Well, the potential £20m for Brewster puts that in a strange light. It certainly offers perspective on Thiago but exactly what that perspective is depends on the person looking.

There are positives and negatives, in other words.

For one, Thiago is lightyears ahead of Brewster in current ability and standing in the game. We know exactly what he is – a world-class playmaking midfielder. That, naturally, commands a huge fee.

So getting a player like that for £7m more than a relatively untested 20-year-old seems like an incredible deal. It’s difficult to dispute that.

But when you think in contract terms, maybe it’s a little easier to dispute.

Because you’re effectively paying £30m for one year of Thiago. That doesn’t mean he’d leave soon but you’re really just paying to get him in early. Otherwise, you wait a year and get him for nothing.

You’re also only really getting him for the length of his contract and with no sell-on value. He’s 29, after all, and a four-year contract would leave him at 33. You aren’t going to get your money back if you sell him in his 30s.

Compare that with Brewster. Any buying club is getting a player for, hopefully, the duration of his contract. If Liverpool never use a buy-clause then that’s potentially five years of Brewster for £20m.

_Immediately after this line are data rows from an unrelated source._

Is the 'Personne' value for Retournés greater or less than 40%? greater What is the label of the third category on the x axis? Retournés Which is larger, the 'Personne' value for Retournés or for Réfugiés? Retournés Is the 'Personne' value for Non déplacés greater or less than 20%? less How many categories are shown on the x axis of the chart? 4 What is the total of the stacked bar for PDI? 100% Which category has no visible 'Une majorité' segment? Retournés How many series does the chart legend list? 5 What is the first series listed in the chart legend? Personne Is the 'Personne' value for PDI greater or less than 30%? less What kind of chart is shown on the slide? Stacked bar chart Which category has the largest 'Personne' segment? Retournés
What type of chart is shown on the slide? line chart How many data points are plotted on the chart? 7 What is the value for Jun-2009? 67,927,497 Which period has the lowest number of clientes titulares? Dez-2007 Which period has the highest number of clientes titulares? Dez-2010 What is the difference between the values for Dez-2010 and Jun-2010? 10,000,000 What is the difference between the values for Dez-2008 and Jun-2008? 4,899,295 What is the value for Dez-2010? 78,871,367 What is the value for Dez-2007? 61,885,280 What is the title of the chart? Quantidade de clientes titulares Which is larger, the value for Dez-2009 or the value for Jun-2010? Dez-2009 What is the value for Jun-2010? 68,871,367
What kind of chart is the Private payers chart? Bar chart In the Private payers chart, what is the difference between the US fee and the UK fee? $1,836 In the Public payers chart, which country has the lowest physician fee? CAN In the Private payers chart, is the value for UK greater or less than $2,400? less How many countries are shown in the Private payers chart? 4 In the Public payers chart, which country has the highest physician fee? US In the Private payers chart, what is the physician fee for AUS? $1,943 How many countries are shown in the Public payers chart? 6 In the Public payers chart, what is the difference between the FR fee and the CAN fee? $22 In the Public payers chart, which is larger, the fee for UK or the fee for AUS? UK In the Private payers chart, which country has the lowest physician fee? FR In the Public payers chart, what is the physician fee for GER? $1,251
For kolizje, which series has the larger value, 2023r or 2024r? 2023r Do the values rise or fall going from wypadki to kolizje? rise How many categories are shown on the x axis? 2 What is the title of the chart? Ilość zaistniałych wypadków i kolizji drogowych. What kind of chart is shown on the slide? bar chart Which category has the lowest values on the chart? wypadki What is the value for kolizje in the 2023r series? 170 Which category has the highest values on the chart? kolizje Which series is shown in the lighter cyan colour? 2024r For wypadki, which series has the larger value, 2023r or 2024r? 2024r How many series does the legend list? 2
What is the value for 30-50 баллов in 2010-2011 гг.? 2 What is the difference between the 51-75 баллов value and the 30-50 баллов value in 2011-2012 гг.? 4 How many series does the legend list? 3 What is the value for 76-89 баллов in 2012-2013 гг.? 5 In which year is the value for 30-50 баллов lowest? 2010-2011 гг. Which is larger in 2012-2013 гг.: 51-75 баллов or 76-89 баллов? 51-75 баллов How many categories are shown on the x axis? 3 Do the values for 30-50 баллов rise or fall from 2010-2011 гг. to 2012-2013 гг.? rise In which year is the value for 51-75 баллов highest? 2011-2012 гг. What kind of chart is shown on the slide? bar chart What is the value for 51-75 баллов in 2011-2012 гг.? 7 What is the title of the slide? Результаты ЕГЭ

That’s £4m per year for five years, compared to Thiago’s £30m for one. No, Brewster will not be anywhere near as good for the first year or two but by the end he’s in his prime. He could well become a top player and you’d get two or three years of that.

There’s also potential for a new contract keeping him around even longer.

And Liverpool may use their clause. If they do, you’ve effectively been paid millions to loan a player for a few years. That’s a solid deal.

(Photo by John Powell/Liverpool FC via Getty Images)

So what do you do?

It really comes down to how much value you place in elite players. If it’s lots, then a £30m price for even a year of Thiago is a bargain. If you place more value in financial dealings, then it’s actually a rip-off – especially compared to Brewster.

We suspect Liverpool see things as the latter. The fact that they haven’t signed Thiago yet certainly suggests so. If they felt signing an elite player is worth the cost, they’d have already done it, after all.